Il terzo atto è il corpo martoriato di Leonardo, 20 mesi appena, che secondo l’accusa è stato ucciso in una casa alla periferia di Novara dai suoi genitori: Nicholas Musi di 23 anni e Gaia Russo di 22, incinta di un secondo figlio. Interrogati in ospedale, dove avevano portato il bimbo in fin di vita, i due avevano parlato di una caduta dal lettino. In realtà, a provocare la morte del bambino è stata un’emorragia al fegato, causata da percosse.

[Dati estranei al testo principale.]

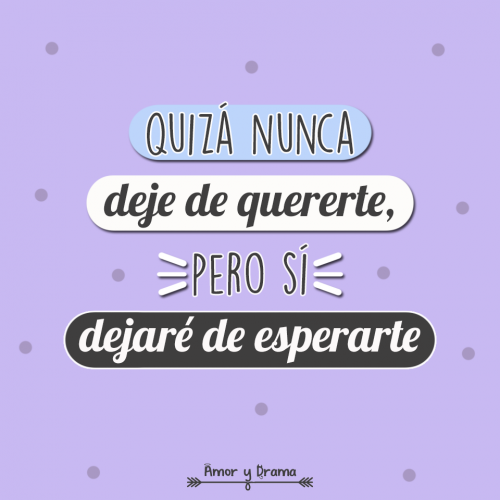 Quizas nunca deje de quererte pero si dejare de esperarte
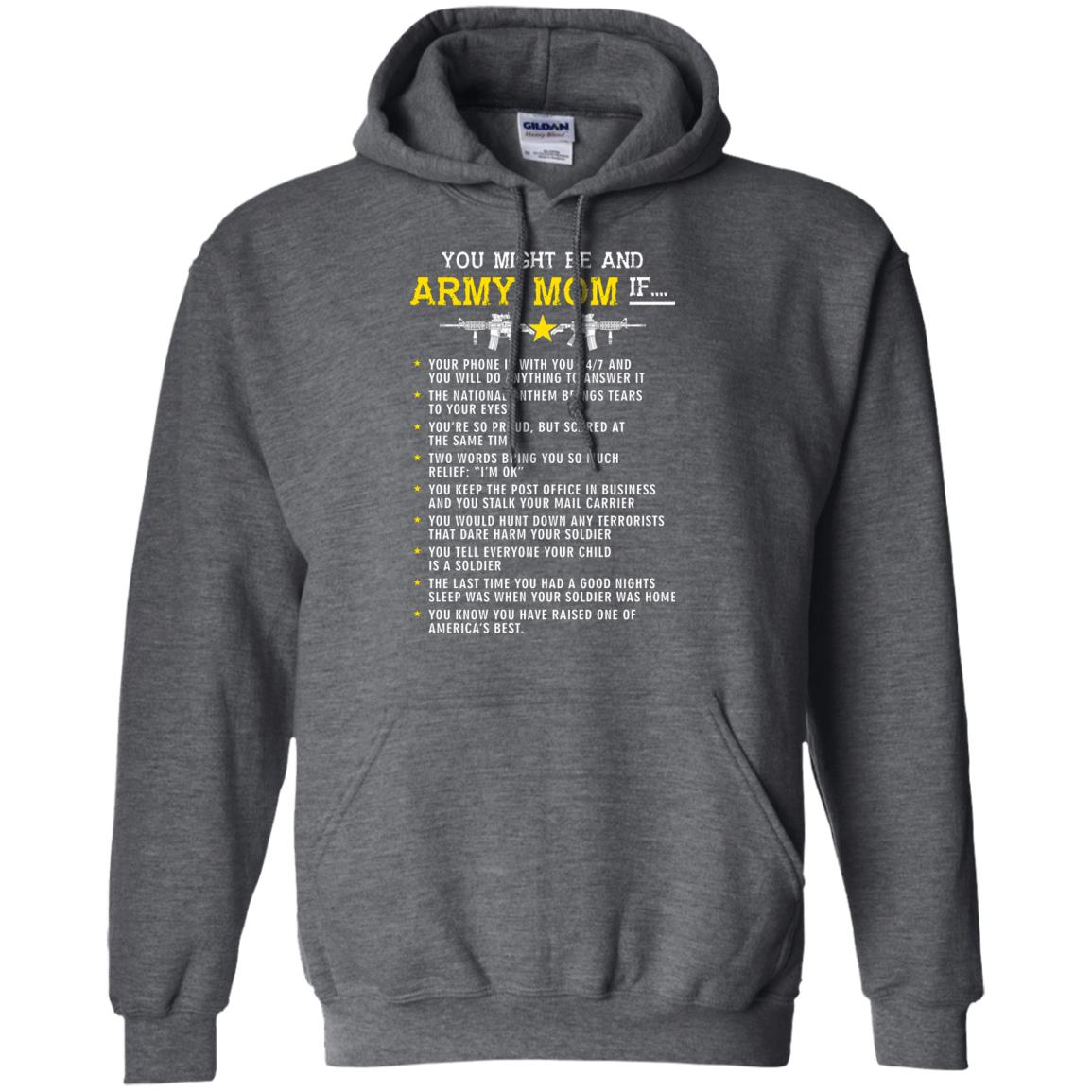 Veteran T-shirt You Might Be An Army Mom If Dark Heather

Il medico legale ha trovato lesioni sul capo, sul torace, sulla schiena, persino sui genitali di Leonardo. Interrogati, i suoi genitori sono rimasti freddi. «Lui mi ha detto che aveva la coscienza pulita» ha rivelato il pubblico ministero Ciro Caramore: «Una frase che, col senno di poi, mi pare agghiacciante». In base ai test tossicologici, Nicholas aveva assunto cocaina e cannabinoidi, ma non ci sono prove fosse sotto effetto di droghe quando Leonardo è stato picchiato e ucciso. La mamma era «pulita». Ora lui è in carcere, lei è in una struttura protetta solo perché incinta. Gli inquirenti hanno scoperto che Leonardo era già stato portato al pronto soccorso in aprile: «È stato morsicato da un cane» avevano detto i suoi genitori. Oggi si pensa che non fosse vero. Lo psichiatra Massimo Ammanniti sottolinea l’età delle vittime: «Sono tutti bimbi intorno ai due anni» dice. «È il momento in cui un neonato, che va solo nutrito e pulito, diventa un essere umano che si muove, cammina, fa richieste». La sua spiegazione è che, alla prima prova, i genitori di Mehmed, Gabriel e Leonardo non abbiano retto.

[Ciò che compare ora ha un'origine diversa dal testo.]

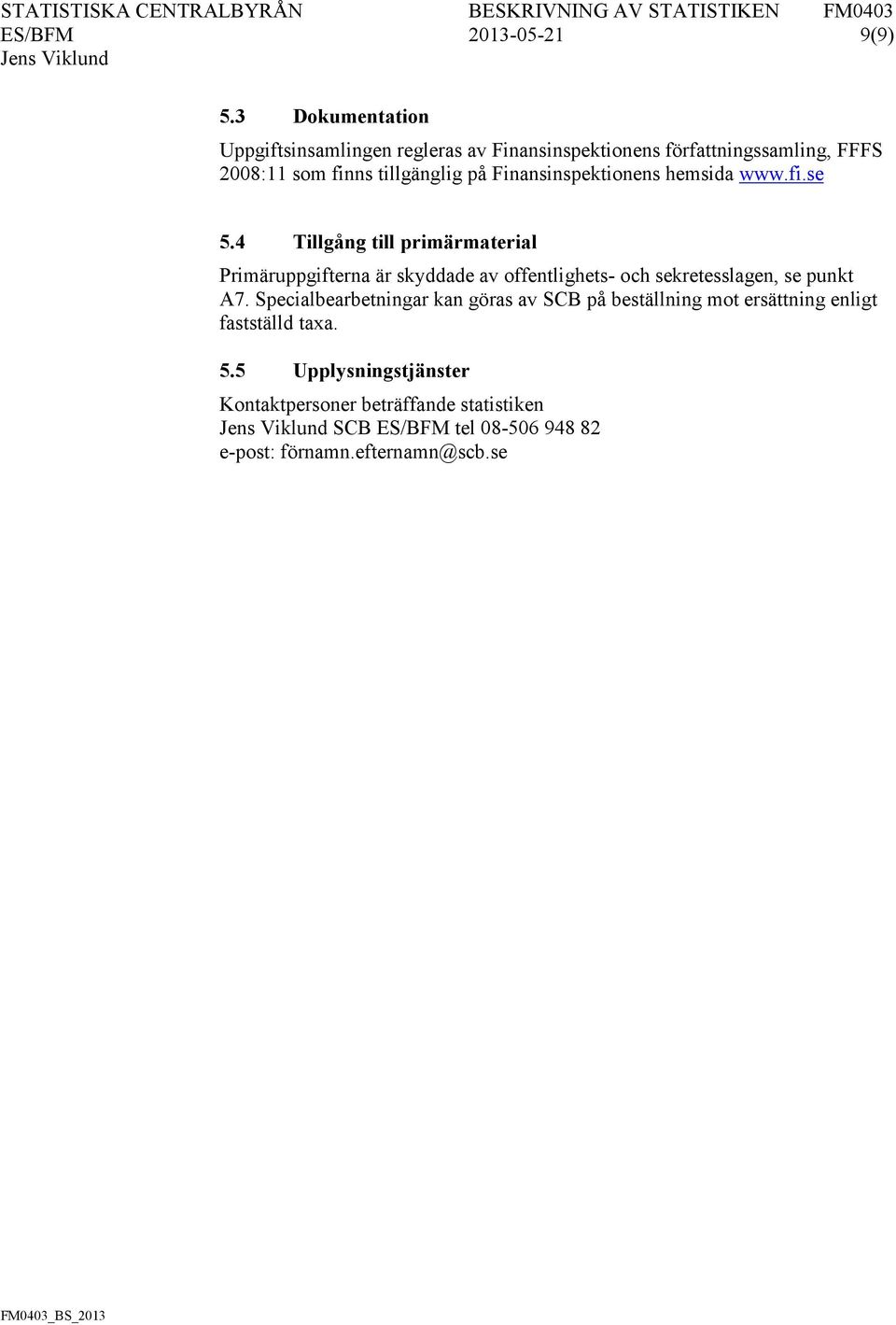 Finansinspektionens hemsida www.fi.se 5.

Ammanniti parla di padri e madri «che non sono veri adulti, ma adultescenti», privi della minima idea di che cosa sia davvero fare i genitori. Dice Daniela Missaglia, avvocato milanese ed esperta di diritto di famiglia, autrice del recente Crimini d’amore, saggio coraggioso sulle violenze intrafamiliari: «In un mondo dove basta un disegno equivocato all’asilo per allertare battaglioni di assistenti sociali, persino a sproposito, queste drammatiche realtà sfuggono e fanno notizia quando è troppo tardi». Concorda Francesco Morcavallo, oggi avvocato a Roma, ma dal 2009 al maggio 2013 giudice presso il Tribunale dei minorenni di Bologna: «Questi drammi» dice «sono il segnale che il sistema non funziona. Servizi sociali e tribunali minorili si occupano di decine di migliaia di casi, spesso sottraendo alle famiglie bambini in maniera indebita: distratti, troppo spesso si lasciano poi sfuggire i casi di vero pericolo, le vere emergenze». L’altro problema riguarda le mogli di mariti violenti: «Se sono madri» ricorda Morcavallo «hanno un problema in più a denunciare il compagno: la paura di vedersi sottrarre i figli». La strage degli innocenti nasce anche da qui.